As the M.E. probes deeper into the case, and her conflict with the politician escalates, I weave in the second tale, unfolding between the years 1798 to 1820, and telling the story of the people who would become those old bones.This second story, complex in its own right, explores the (imagined) impact of New York state's thirty-year gradual Emancipation Act upon my characters. This section is written in third person omniscient.
Thus I have two independent but related stories whose climaxes must coincide!

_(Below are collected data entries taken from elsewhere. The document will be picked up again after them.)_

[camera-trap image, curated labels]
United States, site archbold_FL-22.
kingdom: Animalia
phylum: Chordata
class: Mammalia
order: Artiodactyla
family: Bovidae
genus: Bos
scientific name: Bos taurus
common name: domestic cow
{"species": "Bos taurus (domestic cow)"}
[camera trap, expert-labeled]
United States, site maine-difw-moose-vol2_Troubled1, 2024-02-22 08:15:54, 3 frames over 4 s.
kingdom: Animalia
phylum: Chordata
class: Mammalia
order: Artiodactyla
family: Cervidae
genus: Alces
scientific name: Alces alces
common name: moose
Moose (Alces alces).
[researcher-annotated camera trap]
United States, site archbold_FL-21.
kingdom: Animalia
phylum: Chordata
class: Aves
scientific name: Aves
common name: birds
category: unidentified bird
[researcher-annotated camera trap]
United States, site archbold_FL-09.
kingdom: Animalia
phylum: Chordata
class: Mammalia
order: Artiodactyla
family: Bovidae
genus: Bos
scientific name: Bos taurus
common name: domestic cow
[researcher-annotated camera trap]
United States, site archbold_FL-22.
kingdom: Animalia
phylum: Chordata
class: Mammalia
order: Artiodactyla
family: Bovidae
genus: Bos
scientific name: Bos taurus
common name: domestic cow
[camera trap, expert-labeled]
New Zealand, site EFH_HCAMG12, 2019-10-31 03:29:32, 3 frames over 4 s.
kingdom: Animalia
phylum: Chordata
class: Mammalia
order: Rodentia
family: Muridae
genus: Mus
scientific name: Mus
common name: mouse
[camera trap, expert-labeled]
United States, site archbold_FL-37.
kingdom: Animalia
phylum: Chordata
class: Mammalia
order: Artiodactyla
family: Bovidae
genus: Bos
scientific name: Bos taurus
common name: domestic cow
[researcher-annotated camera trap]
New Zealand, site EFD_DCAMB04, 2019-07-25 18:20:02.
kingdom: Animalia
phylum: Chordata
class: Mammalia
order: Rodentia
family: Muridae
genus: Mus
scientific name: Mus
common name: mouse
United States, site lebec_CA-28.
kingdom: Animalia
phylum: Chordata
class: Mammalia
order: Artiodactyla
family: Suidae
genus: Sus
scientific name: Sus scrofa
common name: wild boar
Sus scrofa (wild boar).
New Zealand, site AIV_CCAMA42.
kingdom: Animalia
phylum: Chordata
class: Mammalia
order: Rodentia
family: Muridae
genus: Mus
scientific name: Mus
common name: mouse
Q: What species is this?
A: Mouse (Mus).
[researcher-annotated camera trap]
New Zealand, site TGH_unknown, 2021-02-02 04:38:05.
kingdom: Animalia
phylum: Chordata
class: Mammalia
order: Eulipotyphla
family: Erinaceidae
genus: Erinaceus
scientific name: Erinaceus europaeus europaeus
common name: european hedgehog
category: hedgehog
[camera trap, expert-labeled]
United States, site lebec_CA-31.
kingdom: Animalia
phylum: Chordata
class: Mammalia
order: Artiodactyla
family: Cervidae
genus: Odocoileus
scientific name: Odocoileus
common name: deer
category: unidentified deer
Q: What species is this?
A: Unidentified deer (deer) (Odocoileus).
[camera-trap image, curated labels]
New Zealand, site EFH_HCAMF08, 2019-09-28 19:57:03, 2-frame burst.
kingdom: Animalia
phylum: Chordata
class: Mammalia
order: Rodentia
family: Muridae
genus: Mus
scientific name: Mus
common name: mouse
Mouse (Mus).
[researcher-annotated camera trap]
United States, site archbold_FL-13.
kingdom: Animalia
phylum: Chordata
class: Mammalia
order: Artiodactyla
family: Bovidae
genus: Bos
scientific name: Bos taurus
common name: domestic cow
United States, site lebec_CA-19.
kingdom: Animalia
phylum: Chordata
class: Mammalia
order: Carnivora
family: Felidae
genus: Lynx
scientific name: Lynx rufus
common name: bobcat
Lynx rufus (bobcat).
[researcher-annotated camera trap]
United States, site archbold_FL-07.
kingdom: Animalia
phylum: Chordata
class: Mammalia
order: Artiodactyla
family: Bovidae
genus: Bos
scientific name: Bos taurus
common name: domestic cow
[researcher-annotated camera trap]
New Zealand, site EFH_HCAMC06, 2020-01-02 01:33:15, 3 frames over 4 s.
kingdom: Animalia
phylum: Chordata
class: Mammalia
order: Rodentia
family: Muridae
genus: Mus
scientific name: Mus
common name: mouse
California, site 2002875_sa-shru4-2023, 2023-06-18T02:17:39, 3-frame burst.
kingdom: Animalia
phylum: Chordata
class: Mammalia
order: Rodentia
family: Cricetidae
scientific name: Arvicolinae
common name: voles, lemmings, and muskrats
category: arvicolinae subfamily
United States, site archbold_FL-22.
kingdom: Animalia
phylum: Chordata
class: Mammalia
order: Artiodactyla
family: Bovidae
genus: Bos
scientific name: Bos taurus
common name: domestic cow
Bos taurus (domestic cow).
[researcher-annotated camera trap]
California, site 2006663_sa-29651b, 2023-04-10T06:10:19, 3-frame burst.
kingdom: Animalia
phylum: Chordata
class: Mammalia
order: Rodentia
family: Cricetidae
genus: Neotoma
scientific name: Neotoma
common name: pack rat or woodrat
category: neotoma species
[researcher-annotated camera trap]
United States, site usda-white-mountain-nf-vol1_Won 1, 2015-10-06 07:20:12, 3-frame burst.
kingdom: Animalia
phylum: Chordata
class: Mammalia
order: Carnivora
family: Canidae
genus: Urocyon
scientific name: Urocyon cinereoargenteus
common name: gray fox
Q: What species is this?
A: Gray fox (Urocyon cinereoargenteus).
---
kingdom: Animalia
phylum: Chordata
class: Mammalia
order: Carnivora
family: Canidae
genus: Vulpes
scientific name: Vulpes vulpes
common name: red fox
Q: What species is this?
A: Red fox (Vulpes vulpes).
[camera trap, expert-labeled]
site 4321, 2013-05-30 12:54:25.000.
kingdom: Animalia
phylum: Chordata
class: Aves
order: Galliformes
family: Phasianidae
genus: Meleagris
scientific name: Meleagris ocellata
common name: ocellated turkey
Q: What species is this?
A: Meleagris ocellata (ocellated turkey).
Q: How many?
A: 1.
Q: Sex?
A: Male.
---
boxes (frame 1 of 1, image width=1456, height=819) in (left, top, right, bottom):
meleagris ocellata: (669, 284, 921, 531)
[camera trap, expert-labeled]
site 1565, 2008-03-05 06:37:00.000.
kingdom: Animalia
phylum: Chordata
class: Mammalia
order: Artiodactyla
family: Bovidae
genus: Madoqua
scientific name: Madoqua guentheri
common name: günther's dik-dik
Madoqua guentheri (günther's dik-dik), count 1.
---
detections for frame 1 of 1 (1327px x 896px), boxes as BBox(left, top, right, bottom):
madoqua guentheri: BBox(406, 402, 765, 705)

Actually, this little exercise of trying to explain my novel's structure has done me a lot of good. I just figured out how to solve the plausibility problem! I have to up the stakes for the politician--have him run for president, not US Senate--to make his actions meaningful. Eureka!
Thanks a heartfelt bunch!
SusanR
Ken Schneider
11-26-2005, 01:30 AM
A little positive reinforcement from the troops always helps, Susan. I know you can push through. Go get um'.
Vomaxx
11-26-2005, 02:35 AM
I feel a bit overwhelmed, lost in this jungle of my own creation.
I think it's important to keep in mind that no reader is going to follow a book as carefully as did the author. If the author finds he is confused or bewildered by what is going on, I think the reader will be hopelessly lost and put the book down.
I hope my readers--if I ever have any--will be attentive, but I try to keep things simple.
emeraldcite
11-26-2005, 05:06 AM
I'm just hitting the middle of one of my WIPs and I'm slowing down. It's like when you're eating and eating, and finally it hits you. You feel full.
That's how it feels with this WIP. Sometimes, I just don't want to screw it up. I feel I've done so well in the beginning that it's hard to continue.